Airflow design pattern to manage multiple Airflow projects

Explore data engineering techniques and code to continuously deploy multiple projects on an Airflow instance or as an ECS service

Bhavin
Towards Data Science

--

Photo by Ian Dooley on Unsplash

Airflow is a great tool to schedule, visualize, and execute a data pipeline. But if you are like me, who has to manage about 100+ different pipelines, you would quickly realize that developing and managing these pipelines would require a bit of engineering.

We will explore 3 aspects of a design pattern that will help us make the development process simple and manageable.

  1. Separate repository for each project DAG.
  2. Use CI/CD to deploy code.
  3. Use containers to execute code.

1. Project Separation: How to maintain individual repositories per pipeline?

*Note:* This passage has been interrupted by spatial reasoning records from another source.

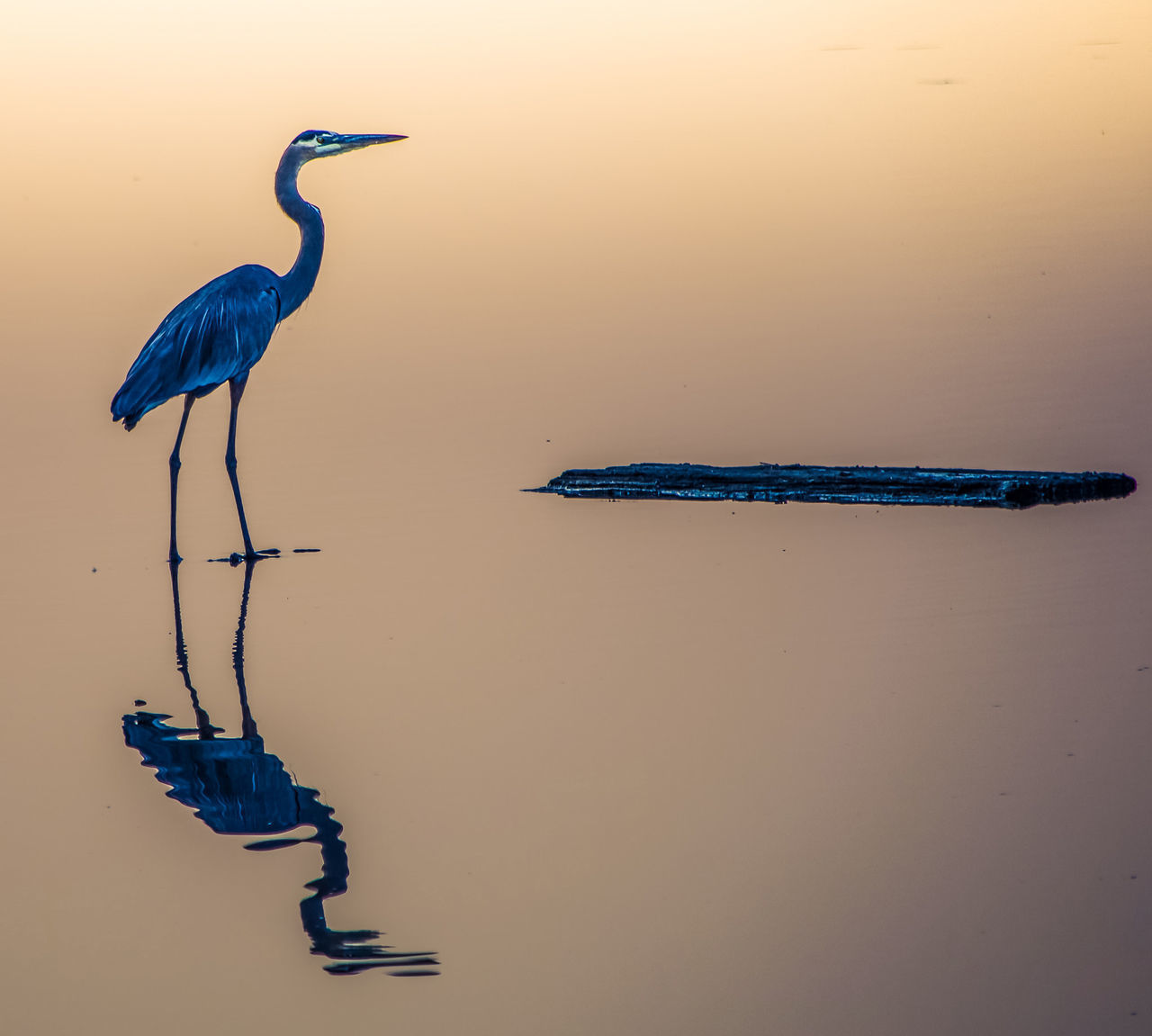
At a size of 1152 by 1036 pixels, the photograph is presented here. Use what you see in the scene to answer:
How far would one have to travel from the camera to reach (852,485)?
5891 millimetres

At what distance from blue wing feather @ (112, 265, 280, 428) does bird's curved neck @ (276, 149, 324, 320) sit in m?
0.21

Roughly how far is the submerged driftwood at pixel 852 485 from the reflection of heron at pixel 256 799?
309 centimetres

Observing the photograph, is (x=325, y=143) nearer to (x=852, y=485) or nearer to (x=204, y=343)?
(x=204, y=343)

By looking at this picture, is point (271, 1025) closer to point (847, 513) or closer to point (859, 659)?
point (859, 659)

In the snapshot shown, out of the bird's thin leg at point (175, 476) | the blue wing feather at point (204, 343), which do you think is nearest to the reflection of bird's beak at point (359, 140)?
the blue wing feather at point (204, 343)

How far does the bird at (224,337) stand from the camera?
5.18 meters

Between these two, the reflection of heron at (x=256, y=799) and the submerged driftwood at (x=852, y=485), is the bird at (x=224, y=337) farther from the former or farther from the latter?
the reflection of heron at (x=256, y=799)

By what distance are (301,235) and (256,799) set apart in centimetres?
383

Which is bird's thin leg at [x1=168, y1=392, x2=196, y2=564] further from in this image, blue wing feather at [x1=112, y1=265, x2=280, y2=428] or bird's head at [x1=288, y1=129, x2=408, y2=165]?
bird's head at [x1=288, y1=129, x2=408, y2=165]

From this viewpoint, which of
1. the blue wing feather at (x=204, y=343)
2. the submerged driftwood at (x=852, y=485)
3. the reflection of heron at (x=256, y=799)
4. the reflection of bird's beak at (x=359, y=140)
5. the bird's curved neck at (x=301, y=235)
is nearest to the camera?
the reflection of heron at (x=256, y=799)

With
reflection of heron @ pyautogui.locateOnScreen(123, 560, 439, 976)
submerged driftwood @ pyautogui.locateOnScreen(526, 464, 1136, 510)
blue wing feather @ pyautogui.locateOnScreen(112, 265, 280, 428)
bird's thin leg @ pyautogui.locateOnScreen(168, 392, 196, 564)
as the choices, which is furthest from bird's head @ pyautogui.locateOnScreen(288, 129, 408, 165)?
reflection of heron @ pyautogui.locateOnScreen(123, 560, 439, 976)

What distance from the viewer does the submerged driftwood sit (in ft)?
18.3

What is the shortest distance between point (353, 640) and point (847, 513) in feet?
7.67

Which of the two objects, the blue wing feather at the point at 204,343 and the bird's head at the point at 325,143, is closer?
the blue wing feather at the point at 204,343
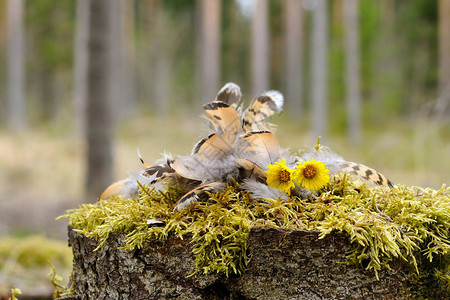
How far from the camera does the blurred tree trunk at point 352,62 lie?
15.2 metres

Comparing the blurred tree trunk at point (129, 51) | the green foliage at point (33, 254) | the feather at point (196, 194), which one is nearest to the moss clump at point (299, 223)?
the feather at point (196, 194)

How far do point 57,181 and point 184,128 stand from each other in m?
11.4

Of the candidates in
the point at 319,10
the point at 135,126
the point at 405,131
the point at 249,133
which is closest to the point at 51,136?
the point at 135,126

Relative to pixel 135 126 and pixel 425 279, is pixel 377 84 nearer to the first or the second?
pixel 135 126

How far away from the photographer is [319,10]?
1321cm

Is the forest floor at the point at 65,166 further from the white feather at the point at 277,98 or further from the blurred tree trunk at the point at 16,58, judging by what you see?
the blurred tree trunk at the point at 16,58

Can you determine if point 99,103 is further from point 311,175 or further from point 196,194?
point 311,175

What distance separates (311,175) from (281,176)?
100 mm

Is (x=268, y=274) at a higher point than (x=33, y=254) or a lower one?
lower

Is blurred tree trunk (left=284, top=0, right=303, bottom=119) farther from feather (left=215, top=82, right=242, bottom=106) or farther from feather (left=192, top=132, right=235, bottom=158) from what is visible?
feather (left=192, top=132, right=235, bottom=158)

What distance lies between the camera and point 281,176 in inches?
54.9

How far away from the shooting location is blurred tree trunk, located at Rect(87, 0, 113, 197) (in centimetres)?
554

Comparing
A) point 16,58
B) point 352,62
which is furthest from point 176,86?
point 352,62

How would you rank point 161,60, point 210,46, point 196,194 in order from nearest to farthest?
point 196,194 < point 210,46 < point 161,60
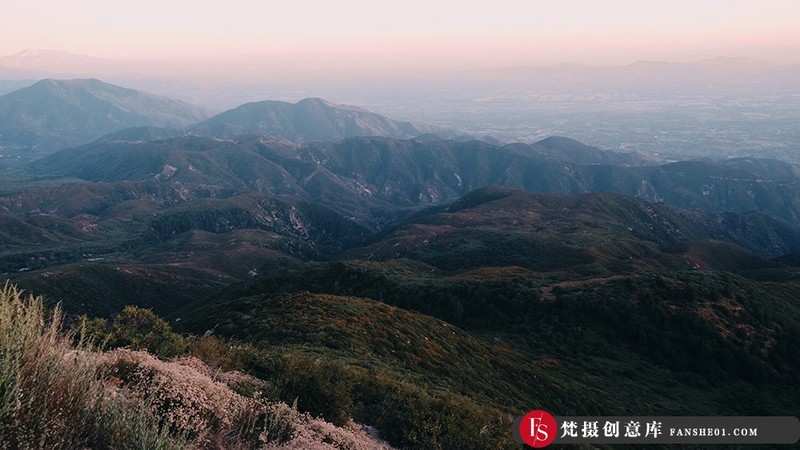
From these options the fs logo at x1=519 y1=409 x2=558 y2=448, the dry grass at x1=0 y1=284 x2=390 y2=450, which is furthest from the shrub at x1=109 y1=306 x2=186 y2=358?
the fs logo at x1=519 y1=409 x2=558 y2=448

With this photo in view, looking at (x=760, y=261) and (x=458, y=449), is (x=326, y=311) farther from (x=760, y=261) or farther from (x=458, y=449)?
(x=760, y=261)

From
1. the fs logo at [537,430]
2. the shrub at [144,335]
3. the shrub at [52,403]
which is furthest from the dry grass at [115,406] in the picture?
the fs logo at [537,430]

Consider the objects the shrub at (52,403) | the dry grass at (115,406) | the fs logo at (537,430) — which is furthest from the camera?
the fs logo at (537,430)

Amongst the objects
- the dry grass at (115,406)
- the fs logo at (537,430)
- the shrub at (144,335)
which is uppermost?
the dry grass at (115,406)

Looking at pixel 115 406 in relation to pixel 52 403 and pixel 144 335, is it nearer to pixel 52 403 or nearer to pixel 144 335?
pixel 52 403

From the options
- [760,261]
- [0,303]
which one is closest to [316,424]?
[0,303]

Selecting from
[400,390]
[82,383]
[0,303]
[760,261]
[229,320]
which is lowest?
[760,261]

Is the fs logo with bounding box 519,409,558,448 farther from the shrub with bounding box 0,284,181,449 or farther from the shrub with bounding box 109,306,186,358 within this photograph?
the shrub with bounding box 0,284,181,449

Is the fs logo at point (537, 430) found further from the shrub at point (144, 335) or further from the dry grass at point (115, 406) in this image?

Airflow will automatically initialize all the DAGs under the DAG’s Home directory specified in the config. But to initialize DAG.py from separate projects, We will have to install DAGFactory.

DAGFactory: DAGFactory will collect and initialize DAGs from the individual projects under a specific folder, in my case it was @ airflow/projects.

airflow
├── READEME.md
├── airflow-scheduler.pid
├── airflow.cfg
├── dags
│ └─ DAGFactory.py
├── global_operators
├── logs
├── projects
│ └── test_project
│ └── DAG.py
├── requirements.txt
├── scripts
├── tests
└── unittests.cfg
  • install it under airflow/dags/DAGFactory.py

Airflow will initialize all the dags under airflow/dags dir. So we will install DAGFactory here.

airflow
├── READEME.md
├── airflow-scheduler.pid
├── airflow.cfg
└── dags
└─ DAGFactory.py

Code for DAGFactory.py : Traverse through all the projects under airflow/projects and load the DAGS variable from DAG.py into airflow’s global namespace.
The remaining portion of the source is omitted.